Vintage Internet August 2, 2001 6 out of 6 found this review helpful
Parts of these tapes already look like the old Volkswagen in the Woody Allen movie "Sleeper." For instance, the students who started Excite are all caught in their gloriously self-centered success, which didn't last long, it turns out, but did stoke them each with millions.Cringely is eloquent, in words and in deeds. The shot of him driving in a convertible along a freeway, while holding forth about the internet as a big pipeline, is a great way to cast an image. His patient tracing of how the internet emerged from simple attempts to hook one computer to another, and get them to communicate meaningful information is also very well done, and penetrates to the level of the PhD thesis written in 1959 that laid out the binary math basis for it all in the first place.\ The tension between the hippie beginnings of the communitarian internet, and the later proprietary commercialization of the medium is also profiled, with subthemes like how to lose control of your company, played out in interviews with 3Com's Metcalfe, who also articulated "Metcalfe's law." These videos stand on their own feet, but also on the shoulders of the book, written by Stephen Segaller, who wrote it, amazingly, for PBS. So look, some good things can come out of PBS after all(!). Segaller's book is, as you might suspect, much more detailed, but only the video takes you to Microsoft's campus, or shows you the inventor of an early wireless internet, Norm Abramson, years later standing on a beach holding a surfboard with his current corporate logo plastered in dead-center. Perhaps another symbol of hippie-goes-Ferrari. The book and the video also touch on the fascinating history of Cisco, and the bitterness of former husband and wife Sandy Lerner and Len Bosack, toward their first V.C., Don Valentine. The video has Sandy sitting in front of her English country mansion, and also Len, speculating on the existence of sentient beings elsewhere in the universe. So most of these people were and still are complete nerds, and but for their work, we too would have to be nerds to use our computers. So thanks, nerds, for being nerds, so I don't have to be.
Entertaining and Informative. Excellent Interviews. May 31, 1999 5 out of 5 found this review helpful
This video series is an excellent addition to the material available on computer history. It moves at a fast pace and provides interviews with many of the key people in the industry.
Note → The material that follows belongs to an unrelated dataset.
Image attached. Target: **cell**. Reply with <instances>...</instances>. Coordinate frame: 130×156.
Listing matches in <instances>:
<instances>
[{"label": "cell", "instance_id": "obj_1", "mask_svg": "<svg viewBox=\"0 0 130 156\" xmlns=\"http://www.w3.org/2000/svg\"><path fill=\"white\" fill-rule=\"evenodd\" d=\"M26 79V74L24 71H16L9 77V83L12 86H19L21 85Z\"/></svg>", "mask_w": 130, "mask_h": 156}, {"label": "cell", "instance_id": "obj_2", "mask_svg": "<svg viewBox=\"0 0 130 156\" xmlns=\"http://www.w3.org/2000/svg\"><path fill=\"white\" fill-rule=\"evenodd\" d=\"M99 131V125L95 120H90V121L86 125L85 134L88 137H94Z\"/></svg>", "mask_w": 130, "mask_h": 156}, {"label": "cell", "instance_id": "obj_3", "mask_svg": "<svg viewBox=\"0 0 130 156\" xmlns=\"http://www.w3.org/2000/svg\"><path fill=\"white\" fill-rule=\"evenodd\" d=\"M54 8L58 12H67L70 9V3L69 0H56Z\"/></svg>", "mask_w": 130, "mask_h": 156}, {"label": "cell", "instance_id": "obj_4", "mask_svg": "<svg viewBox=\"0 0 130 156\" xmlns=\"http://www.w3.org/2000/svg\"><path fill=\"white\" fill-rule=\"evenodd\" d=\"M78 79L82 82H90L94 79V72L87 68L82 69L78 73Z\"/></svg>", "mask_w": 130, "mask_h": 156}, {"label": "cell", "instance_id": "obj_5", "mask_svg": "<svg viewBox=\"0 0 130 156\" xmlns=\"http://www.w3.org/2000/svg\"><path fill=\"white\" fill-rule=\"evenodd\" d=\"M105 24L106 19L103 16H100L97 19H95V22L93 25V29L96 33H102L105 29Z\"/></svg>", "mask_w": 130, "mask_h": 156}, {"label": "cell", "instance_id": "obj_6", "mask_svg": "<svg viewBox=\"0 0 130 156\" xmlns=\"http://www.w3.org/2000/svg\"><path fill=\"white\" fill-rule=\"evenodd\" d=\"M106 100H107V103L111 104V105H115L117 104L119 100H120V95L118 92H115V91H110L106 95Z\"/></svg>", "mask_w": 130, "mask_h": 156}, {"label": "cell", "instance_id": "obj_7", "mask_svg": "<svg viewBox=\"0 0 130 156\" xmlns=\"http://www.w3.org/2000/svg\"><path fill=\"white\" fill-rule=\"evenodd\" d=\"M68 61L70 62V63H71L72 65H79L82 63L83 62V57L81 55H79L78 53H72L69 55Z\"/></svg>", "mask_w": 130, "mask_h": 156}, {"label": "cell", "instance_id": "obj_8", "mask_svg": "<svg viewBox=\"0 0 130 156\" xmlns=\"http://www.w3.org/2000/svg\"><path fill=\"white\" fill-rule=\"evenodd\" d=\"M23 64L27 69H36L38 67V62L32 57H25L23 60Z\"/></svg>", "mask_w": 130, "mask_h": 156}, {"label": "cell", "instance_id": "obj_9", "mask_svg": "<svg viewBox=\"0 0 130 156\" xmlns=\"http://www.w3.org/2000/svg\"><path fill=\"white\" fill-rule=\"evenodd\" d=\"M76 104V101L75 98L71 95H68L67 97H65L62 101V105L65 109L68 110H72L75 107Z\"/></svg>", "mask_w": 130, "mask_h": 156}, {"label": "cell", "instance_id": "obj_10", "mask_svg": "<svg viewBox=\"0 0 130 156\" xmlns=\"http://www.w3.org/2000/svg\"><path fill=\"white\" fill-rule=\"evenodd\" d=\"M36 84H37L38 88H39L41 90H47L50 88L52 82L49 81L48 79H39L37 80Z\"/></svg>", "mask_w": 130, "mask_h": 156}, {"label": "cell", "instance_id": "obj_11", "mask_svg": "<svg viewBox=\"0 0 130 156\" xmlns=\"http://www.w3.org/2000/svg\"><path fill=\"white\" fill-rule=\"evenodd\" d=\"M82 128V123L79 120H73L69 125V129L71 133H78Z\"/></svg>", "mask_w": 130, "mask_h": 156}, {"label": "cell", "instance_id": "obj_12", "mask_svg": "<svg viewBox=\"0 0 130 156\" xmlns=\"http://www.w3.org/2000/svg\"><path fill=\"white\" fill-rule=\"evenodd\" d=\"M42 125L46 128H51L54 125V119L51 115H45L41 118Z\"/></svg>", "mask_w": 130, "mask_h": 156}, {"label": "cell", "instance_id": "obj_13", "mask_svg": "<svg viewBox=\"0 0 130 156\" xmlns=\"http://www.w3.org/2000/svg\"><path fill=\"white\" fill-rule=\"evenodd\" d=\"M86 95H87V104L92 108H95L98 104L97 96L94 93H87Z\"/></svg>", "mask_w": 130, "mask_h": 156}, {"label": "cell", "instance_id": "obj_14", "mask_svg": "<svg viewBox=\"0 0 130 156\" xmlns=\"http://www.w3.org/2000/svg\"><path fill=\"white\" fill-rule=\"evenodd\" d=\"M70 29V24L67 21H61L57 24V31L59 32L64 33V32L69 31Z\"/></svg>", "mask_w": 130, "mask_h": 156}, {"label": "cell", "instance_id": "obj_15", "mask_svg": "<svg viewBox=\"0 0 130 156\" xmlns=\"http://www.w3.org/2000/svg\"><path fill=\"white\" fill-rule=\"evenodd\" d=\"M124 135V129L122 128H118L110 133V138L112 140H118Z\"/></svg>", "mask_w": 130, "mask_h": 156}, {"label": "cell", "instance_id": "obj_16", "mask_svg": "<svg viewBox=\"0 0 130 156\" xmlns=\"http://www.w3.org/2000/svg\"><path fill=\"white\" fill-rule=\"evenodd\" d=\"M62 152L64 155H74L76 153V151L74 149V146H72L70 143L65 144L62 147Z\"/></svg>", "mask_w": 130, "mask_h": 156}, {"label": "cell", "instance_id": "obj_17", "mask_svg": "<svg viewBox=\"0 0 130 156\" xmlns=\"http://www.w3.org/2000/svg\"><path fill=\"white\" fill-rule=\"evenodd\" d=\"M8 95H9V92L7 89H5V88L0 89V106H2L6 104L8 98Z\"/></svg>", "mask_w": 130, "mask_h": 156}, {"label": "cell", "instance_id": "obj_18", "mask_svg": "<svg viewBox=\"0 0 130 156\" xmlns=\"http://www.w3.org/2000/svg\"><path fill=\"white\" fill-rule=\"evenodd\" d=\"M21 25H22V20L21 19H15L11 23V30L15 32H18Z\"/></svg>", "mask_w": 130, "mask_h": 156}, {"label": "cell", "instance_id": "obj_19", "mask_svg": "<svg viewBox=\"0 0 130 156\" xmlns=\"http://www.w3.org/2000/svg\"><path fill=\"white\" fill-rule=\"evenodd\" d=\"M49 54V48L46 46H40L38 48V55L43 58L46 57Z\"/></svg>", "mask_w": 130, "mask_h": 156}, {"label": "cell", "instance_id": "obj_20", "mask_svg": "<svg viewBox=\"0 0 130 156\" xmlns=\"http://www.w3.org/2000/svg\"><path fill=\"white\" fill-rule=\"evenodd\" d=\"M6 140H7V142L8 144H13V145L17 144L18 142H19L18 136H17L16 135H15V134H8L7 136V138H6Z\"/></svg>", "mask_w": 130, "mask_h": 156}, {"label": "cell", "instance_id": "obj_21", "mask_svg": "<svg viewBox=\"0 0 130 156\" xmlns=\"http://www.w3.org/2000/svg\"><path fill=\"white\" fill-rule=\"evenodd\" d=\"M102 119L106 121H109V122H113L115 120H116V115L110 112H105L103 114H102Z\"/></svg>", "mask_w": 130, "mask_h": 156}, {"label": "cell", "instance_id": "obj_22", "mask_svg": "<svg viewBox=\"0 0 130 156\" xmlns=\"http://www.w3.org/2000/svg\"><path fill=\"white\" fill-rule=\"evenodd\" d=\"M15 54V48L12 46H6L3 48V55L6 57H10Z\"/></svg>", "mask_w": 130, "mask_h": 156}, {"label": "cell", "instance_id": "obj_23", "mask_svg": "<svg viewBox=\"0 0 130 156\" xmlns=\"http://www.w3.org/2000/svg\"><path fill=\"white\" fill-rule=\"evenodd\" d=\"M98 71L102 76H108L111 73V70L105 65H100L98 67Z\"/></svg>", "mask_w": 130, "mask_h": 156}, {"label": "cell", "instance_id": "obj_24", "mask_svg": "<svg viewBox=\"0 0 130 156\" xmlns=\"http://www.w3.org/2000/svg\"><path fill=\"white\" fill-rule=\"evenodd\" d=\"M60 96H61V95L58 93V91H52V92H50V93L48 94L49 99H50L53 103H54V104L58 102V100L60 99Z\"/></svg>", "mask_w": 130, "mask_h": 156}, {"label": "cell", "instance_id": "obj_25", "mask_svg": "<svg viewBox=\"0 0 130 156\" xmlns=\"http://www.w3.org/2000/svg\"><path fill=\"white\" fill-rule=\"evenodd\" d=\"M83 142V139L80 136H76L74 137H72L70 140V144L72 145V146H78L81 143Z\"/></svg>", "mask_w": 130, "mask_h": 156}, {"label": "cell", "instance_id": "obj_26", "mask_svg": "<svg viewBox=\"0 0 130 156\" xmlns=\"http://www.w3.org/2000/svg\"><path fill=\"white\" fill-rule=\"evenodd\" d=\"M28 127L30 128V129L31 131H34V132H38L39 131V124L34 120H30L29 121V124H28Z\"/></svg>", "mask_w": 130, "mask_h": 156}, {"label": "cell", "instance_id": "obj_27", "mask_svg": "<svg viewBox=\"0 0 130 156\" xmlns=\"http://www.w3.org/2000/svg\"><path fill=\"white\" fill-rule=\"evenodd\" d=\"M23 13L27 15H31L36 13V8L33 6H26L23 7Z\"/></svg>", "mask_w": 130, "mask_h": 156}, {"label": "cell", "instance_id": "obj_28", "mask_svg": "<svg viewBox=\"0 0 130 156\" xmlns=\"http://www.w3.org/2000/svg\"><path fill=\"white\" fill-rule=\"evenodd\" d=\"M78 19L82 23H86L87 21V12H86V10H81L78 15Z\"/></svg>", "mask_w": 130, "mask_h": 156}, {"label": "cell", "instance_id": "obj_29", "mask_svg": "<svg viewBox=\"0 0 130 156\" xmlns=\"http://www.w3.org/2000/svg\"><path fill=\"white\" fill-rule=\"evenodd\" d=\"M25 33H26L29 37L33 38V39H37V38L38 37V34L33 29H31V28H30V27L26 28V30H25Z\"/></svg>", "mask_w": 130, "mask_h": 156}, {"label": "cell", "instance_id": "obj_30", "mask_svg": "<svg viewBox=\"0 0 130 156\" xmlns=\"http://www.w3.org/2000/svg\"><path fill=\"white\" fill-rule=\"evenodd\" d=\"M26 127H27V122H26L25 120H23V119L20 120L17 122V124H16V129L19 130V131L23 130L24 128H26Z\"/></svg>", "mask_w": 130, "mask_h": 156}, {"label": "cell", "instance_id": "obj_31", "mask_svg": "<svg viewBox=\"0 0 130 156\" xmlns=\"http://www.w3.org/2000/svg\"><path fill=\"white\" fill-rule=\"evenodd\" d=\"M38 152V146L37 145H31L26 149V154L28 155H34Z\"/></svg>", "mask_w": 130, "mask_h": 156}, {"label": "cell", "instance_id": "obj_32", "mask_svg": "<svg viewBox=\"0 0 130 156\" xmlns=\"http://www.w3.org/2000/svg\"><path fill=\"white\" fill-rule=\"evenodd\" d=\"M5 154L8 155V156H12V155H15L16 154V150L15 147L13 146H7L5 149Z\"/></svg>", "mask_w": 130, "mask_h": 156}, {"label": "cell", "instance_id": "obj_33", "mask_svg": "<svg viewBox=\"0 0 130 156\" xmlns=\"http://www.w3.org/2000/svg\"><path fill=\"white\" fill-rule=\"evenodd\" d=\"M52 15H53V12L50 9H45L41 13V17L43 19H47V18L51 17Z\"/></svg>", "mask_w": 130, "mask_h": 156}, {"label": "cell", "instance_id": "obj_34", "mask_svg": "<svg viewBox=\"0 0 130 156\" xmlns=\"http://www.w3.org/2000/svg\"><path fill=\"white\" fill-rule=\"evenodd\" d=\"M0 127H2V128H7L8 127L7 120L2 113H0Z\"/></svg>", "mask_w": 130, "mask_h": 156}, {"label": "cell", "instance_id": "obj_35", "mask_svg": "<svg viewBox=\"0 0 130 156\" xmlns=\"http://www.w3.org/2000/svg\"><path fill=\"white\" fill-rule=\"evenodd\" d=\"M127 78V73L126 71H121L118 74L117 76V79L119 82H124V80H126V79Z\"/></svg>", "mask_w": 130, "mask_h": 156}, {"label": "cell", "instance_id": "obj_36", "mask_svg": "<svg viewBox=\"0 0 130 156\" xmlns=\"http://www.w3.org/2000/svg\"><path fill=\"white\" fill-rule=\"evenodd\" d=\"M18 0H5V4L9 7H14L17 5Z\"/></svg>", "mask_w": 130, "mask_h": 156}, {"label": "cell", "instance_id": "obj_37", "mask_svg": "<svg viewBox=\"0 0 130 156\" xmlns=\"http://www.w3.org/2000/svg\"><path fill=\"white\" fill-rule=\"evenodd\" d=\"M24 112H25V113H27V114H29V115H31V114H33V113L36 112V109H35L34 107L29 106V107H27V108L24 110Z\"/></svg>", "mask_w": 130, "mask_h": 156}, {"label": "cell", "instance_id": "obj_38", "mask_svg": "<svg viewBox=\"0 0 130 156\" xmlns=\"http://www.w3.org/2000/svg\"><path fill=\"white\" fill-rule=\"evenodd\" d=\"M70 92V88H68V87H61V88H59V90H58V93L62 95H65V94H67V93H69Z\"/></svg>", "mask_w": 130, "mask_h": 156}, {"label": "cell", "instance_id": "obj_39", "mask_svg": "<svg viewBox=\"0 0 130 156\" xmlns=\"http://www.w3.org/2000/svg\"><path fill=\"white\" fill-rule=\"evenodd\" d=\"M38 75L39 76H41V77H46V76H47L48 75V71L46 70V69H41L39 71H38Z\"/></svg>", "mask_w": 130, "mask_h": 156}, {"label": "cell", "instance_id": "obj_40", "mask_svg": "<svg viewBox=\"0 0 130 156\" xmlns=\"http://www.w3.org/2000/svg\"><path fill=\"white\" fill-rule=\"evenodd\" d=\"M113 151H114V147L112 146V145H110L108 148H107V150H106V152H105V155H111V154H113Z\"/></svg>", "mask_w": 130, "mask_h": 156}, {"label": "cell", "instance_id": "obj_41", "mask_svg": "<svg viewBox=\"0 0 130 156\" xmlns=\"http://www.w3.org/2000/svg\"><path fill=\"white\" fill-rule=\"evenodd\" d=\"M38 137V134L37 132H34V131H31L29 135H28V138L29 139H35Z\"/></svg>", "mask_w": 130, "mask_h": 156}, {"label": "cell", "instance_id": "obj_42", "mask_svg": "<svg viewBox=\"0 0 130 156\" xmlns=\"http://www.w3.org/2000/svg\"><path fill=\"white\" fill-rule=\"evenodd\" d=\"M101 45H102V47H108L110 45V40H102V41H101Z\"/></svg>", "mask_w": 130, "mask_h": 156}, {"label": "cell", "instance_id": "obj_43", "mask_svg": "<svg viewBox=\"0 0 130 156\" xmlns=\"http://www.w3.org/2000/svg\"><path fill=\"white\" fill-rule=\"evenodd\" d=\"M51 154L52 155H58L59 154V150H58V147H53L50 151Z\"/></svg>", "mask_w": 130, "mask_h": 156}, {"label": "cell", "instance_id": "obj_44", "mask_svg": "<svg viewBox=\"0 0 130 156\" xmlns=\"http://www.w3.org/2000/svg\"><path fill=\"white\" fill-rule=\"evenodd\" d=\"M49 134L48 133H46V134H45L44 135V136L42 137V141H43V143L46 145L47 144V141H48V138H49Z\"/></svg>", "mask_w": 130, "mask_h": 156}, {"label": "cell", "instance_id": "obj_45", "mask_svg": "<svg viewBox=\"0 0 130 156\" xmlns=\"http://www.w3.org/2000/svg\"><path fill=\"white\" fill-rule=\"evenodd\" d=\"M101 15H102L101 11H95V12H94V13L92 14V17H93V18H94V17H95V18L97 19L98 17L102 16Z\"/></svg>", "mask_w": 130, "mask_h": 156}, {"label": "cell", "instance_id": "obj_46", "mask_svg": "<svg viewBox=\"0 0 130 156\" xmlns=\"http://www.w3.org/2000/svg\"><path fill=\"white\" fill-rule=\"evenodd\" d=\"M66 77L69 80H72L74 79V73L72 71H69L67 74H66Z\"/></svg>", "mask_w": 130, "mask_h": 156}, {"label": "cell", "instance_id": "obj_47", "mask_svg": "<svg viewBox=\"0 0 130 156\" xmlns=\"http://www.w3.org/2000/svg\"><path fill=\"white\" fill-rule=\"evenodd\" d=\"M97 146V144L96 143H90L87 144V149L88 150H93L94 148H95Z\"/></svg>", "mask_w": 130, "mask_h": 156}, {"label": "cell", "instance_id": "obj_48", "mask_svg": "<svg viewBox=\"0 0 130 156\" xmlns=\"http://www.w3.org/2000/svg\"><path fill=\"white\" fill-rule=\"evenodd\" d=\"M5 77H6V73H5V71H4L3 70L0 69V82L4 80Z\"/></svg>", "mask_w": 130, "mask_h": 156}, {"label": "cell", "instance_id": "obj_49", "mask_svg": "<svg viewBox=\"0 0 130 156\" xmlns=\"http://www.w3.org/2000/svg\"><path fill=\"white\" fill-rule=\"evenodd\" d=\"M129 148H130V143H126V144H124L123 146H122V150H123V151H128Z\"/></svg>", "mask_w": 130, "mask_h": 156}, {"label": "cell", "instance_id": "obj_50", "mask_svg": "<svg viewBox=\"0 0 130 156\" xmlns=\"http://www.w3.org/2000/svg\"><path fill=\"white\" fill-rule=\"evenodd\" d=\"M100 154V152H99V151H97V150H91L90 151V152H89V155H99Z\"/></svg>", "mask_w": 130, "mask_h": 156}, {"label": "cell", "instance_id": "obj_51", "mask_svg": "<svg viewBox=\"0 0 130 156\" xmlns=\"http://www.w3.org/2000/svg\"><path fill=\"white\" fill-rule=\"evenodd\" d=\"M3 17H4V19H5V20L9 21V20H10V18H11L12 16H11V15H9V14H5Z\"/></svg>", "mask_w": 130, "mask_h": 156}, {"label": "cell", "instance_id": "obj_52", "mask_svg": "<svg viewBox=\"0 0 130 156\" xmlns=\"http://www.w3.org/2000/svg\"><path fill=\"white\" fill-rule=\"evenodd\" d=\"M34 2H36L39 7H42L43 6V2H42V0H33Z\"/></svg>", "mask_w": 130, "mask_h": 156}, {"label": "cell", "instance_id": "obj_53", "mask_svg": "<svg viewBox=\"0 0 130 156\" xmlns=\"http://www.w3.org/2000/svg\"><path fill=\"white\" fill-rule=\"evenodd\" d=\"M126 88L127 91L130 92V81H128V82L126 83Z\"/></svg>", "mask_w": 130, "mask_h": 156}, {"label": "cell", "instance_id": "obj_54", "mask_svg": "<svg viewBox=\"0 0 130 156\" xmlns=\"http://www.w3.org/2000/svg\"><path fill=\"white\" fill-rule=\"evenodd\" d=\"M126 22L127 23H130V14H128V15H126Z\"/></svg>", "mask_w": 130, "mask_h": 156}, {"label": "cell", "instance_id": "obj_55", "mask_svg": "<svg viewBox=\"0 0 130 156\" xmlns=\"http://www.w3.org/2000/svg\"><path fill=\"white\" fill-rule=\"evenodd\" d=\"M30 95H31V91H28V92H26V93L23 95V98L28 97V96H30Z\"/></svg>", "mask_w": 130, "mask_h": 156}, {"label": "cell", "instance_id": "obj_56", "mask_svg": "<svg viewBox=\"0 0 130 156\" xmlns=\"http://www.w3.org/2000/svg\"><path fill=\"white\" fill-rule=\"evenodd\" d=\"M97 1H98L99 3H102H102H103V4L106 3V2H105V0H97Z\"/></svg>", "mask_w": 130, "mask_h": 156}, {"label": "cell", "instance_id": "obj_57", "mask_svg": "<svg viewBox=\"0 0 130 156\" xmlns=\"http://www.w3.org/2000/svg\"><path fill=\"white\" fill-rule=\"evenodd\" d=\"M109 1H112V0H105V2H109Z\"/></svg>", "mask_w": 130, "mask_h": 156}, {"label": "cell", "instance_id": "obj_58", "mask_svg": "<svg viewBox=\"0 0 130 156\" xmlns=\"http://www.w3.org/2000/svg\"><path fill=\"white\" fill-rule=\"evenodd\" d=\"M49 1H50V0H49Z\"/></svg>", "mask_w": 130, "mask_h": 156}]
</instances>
It does not cover every aspect of computer history, but it does fill in some gaps that other references missed. I encourage anyone interested in computer history to add this video series to their library. Excellent footage, nicely put together. -- Mark Greenia, author of "History of Computing: An Encyclopedia of the People and Machines that Made Computer History" (CDROM).
Brilliant December 21, 1998 4 out of 4 found this review helpful
Cringely manages to succinctly and incisivly present the origins of the internet in a manner which both informs and entertains.It should be compulsory viewing for everyone who works in the high tech industry.
Yahoo not even mentioned???? June 15, 1999 Snuggy (California) 2 out of 6 found this review helpful
In a documentary about the rise of the internet they did not even mention Yahoo! I couldn't believe it. Instead of telling the story of Jerry Yang and David Filo Cringely chose to tell the story of Excite. Hello!? Yahoo came before Excite and is far ahead of its time. Aside from that gross mistake, everything else is ok.